------ Supplied material

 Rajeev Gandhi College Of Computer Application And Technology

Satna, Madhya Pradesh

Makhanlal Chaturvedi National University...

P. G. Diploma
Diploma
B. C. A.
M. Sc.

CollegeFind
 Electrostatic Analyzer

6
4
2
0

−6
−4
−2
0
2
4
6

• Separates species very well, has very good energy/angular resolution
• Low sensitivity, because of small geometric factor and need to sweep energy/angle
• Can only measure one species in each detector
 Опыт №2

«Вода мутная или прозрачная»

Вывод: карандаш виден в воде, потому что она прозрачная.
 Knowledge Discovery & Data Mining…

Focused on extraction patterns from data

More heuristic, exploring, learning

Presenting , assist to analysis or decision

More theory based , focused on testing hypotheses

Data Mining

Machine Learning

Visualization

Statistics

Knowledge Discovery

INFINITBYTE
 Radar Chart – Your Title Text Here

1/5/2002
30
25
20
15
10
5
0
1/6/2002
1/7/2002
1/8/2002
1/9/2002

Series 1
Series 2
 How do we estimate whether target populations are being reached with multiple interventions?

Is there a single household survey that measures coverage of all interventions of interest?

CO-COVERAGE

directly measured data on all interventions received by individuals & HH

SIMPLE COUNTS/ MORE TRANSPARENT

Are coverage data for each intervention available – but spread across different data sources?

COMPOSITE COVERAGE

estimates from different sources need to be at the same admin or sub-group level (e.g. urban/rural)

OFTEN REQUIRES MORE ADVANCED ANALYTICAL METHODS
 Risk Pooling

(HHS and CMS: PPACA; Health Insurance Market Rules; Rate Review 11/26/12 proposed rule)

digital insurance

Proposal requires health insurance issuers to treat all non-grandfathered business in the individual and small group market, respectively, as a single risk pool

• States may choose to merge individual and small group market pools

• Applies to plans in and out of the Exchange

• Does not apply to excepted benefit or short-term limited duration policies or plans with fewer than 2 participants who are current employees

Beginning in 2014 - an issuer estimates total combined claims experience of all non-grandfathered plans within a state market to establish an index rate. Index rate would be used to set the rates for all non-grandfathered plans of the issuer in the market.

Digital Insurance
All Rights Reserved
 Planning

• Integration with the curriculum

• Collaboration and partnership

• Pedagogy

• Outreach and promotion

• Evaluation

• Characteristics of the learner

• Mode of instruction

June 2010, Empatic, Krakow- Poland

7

------------

- About this task
Some lines above contain the word "small". Copy each of them.

- Written answer
• Low sensitivity, because of small geometric factor and need to sweep energy/angle
Proposal requires health insurance issuers to treat all non-grandfathered business in the individual and small group market, respectively, as a single risk pool
• States may choose to merge individual and small group market pools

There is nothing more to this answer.